The law penalizing sexual harassment in our jurisdiction is RA 7877. Section 3 thereof defines work-related
sexual harassment in this wise:

Sec. 3. Work, Education or Training-related Sexual Harassment Defined. Work, education or training-related
sexual harassment is committed by an employer, manager, supervisor, agent of the employer, teacher,
instructor, professor, coach, trainor, or any other person who, having authority, influence or moral
ascendancy over another in a work or training or education environment, demands, requests or otherwise
requires any sexual favor from the other, regardless of whether the demand, request or requirement for
submission is accepted by the object of said Act.

(a) In a work-related or employment environment, sexual harassment is committed when:

(1) The sexual favor is made as a condition in the hiring or in the employment, re-employment or continued
employment of said individual, or in granting said individual favorable compensation, terms, conditions,
promotions, or privileges; or the refusal to grant the sexual favor results in limiting, segregating or classifying
the employee which in a way would discriminate, deprive or diminish employment opportunities or otherwise
adversely affect said employee;

(2) The above acts would impair the employees rights or privileges under existing labor laws; or

(3) The above acts would result in an intimidating, hostile, or offensive environment for the employee.

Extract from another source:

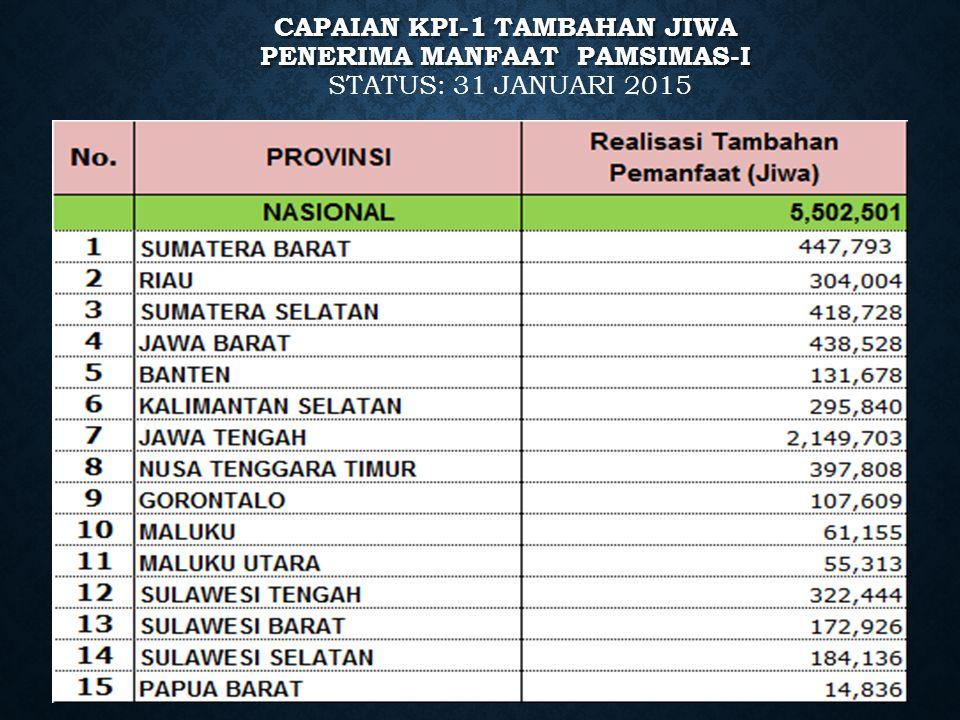 CAPAIAN KPI-1 TAMBAHAN JIWA PENERIMA MANFAAT PAMSIMAS-I CAPAIAN KPI-1 TAMBAHAN JIWA PENERIMA MANFAAT PAMSIMAS-I STATUS: 31 JANUARI 2015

It is true that this provision calls for a demand, request or requirement of a sexual favor. But it is not
necessary that the demand, request or requirement of a sexual favor be articulated in a categorical oral or
written statement. It may be discerned, with equal certitude, from the acts of the offender. Holding and
squeezing Domingos shoulders, running his fingers across her neck and tickling her ear, having inappropriate
conversations with her, giving her money allegedly for school expenses with a promise of future privileges,
and making statements with unmistakable sexual overtones all these acts of Rayala resound with deafening
clarity the unspoken request for a sexual favor.

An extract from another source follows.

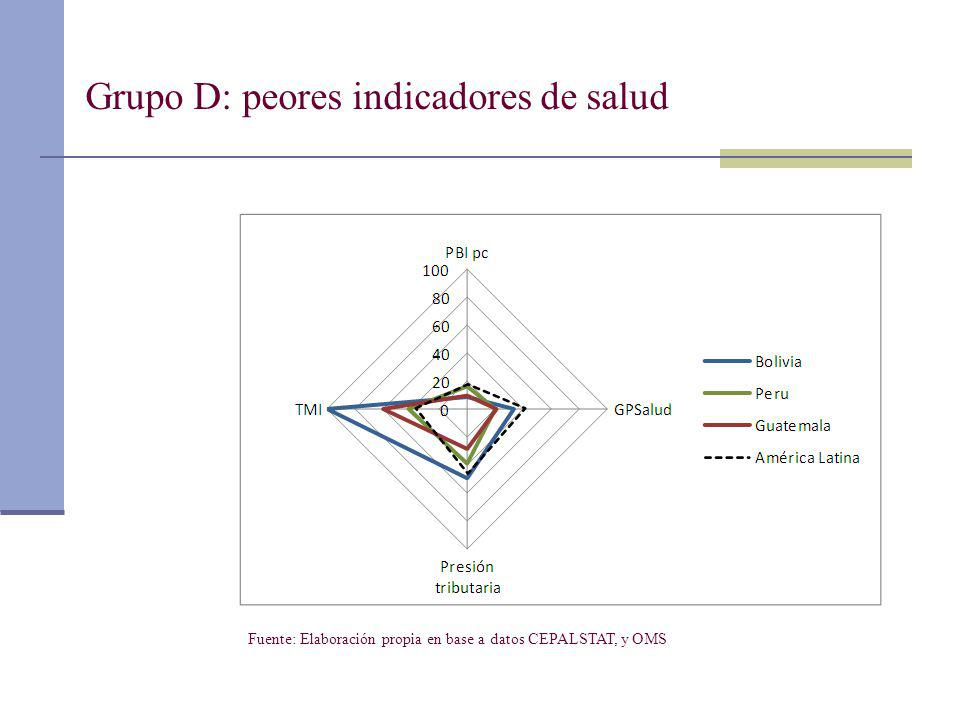 Grupo D: peores indicadores de salud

Likewise, contrary to Rayalas claim, it is not essential that the demand, request or requirement be made as a
condition for continued employment or for promotion to a higher position. It is enough that the respondents
acts result in creating an intimidating, hostile or offensive environment for the employee. That the acts of
Rayala generated an intimidating and hostile environment for Domingo is clearly shown by the common
factual finding of the Investigating Committee, the OP and the CA that Domingo reported the matter to an
officemate and, after the last incident, filed for a leave of absence and requested transfer to another unit.